9. Die Wochentage des Advents vom 17. bis 24. Dezember einschließlich.
Die Tage in der Weihnachtsoktav.
Die Wochentage der Fastenzeit (österlichen Bußzeit).

III.

10. Die gebotenen Gedenktage des Generalkalenders.

11. Die gebotenen Eigen-Gedenktage:
a) Der Gedenktag des zweiten Patrons des Ortes, des Bistums, der Region und einer Ordensprovinz.
b) Andere gebotene Gedenktage im Eigenkalender eines Bistums, eines Ordens oder einer Genossenschaft.

12. Nichtgebotene Gedenktage, die jedoch auch entsprechend den Angaben in den Allgemeinen Einführungen in die Messe (AEM) und das Stundengebet (AES) an den in Nr. 9 genannten Tage gehalten werden können. In gleicher Weise können gebotene Gedenktage, die hin und wieder auf einen Wochentag der Fastenzeit fallen, wie nichtgebotene Gedenktage behandelt werden.

13. Die Wochentage des Advents bis zum 16. Dezember einschließlich.
Die Wochentage der Weihnachtszeit vom 2. Januar bis zum Samstag nach Erscheinung.
Die Wochentage der Osterzeit vom Montag nach der Osteroktav bis einschließlich Samstag vor Pfingsten.
Die Wochentage im Jahreskreis.

60. Wenn mehrere Feiern auf einen Tag treffen, wird jene gehalten, die im Verzeichnis der liturgischen Tage höher steht. Dabei gilt jedoch:

a) Im Falle eines dauernden Zusammentreffens sind jene Hochfeste, Feste und Gedenktages eines Eigenkalenders, die im ganzen Bistum bzw. in der ganzen Ordensgemeinschaft oder Provinz verdrängt werden, auf den nächstgelegenen Tag zu verlegen, an welchem sie nicht durch ein Hochfest oder Fest verdrängt sind.
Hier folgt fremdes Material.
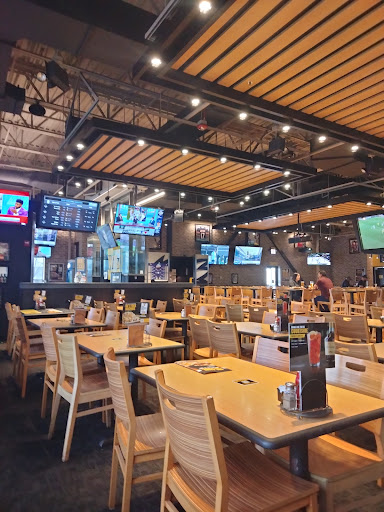 Shopping Mall «The Brickyard», reviews and photos, 2600 N Narragansett Ave, Chicago, IL 60639, USA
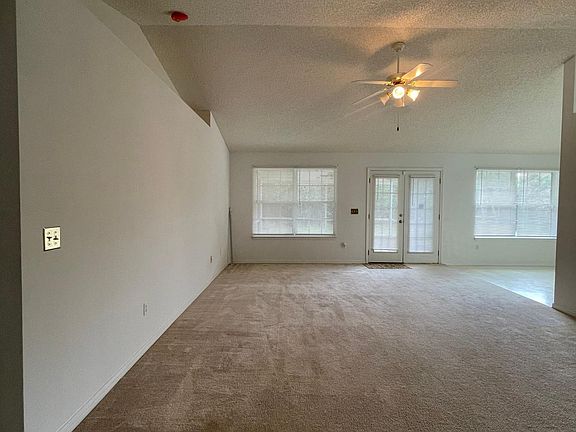 4th image of 15 Buffalo Plains Ln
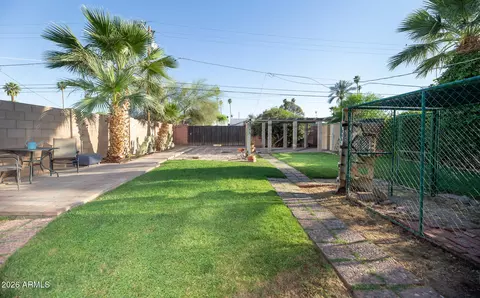 Exterior - 1225 E Hubbell St, Phoenix, AZ 85006 photo 4 of 13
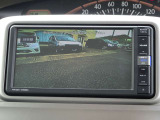 バックカメラ付です。後退時に後方を確認しやすくなっております!!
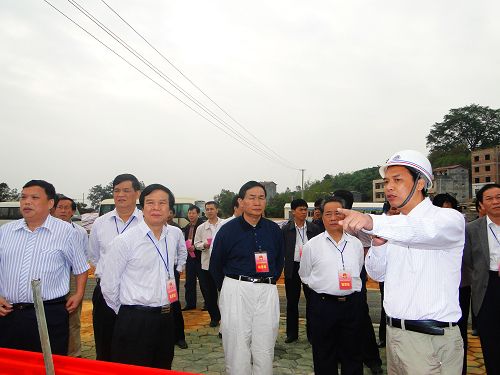 自治区、百色市人大代表莅临东合、竹洲大桥视察 - 企业要闻 - J9集团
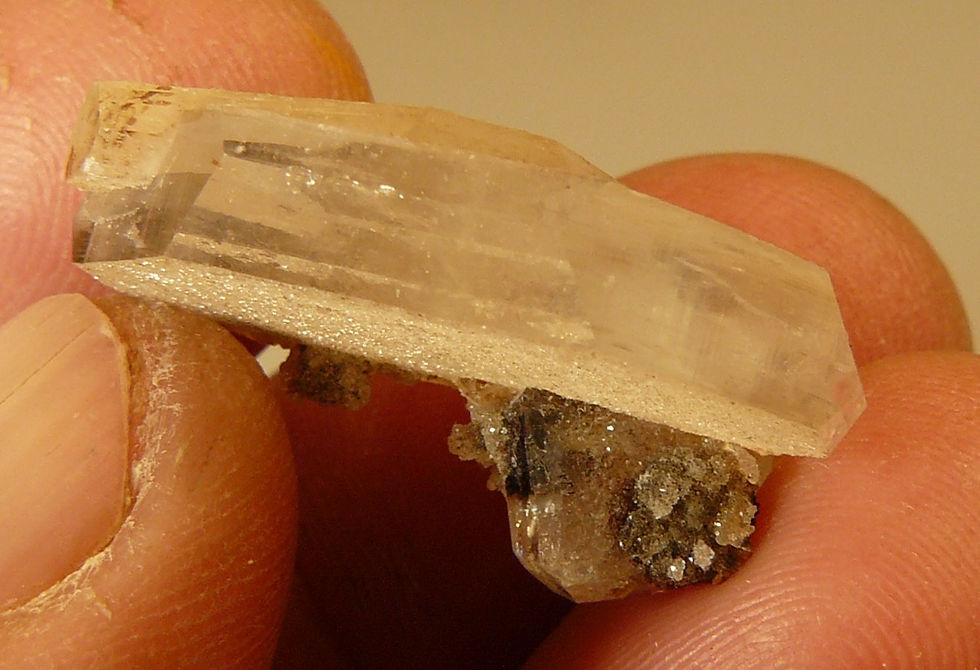 Thumbnail: Hubeite on Apophyllite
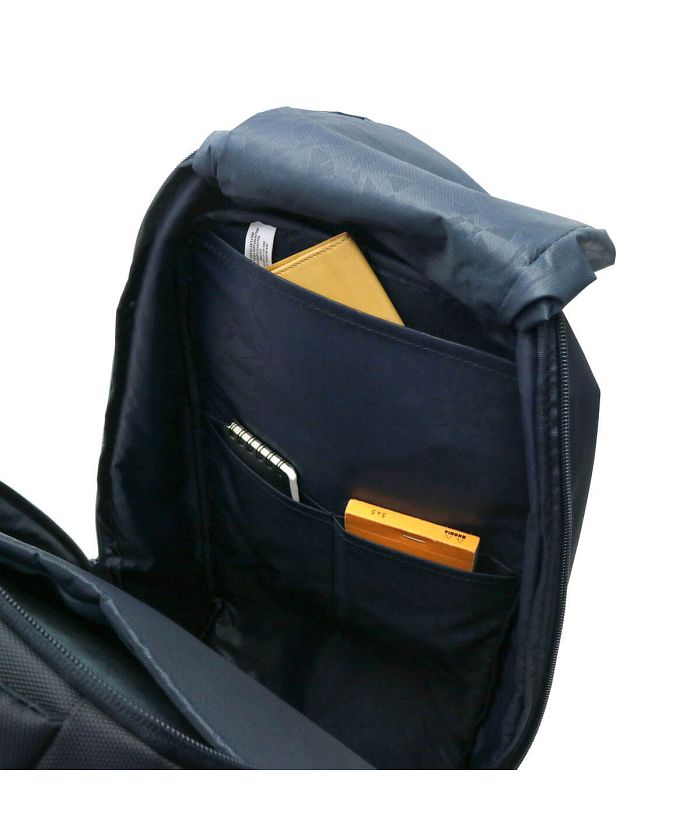 インケース Incase 【日本正規品】インケース リュックサック Incase バックパック ビジネスリュック Incase ICON Lite Pack B4 PC収納 通勤 （ブラック） ブラック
Es entfallen jedoch die Gedenktage des Generalkalenders, die durch den Eigenkalender verdrängt werden, und auch die Gedenktage eines Bistums oder einer Ordensgemeinschaft, die nur in einer einzelnen Kirche verdrängt werden.

b) Im Falle eines gelegentlichen Zusammentreffens wird ein Hochfest, das von einem ranghöheren verdrängt wird, auf den nächstgelegenen Tag verlegt, der keiner der unter Nr. 1 bis 8 im Rangverzeichnis aufgeführten Tage ist; andere Feiern entfallen für das betreffende Jahr.

61. Wenn an einem Tag die Vesper des heutigen und die Vesper des folgenden Tages zusammentreffen, hat die Vesper jenes Tages den Vorrang, der im Verzeichnis der liturgischen Tage den höheren Rang innehat; bei gleichem Rang geht die Vesper des heutigen Tages vor.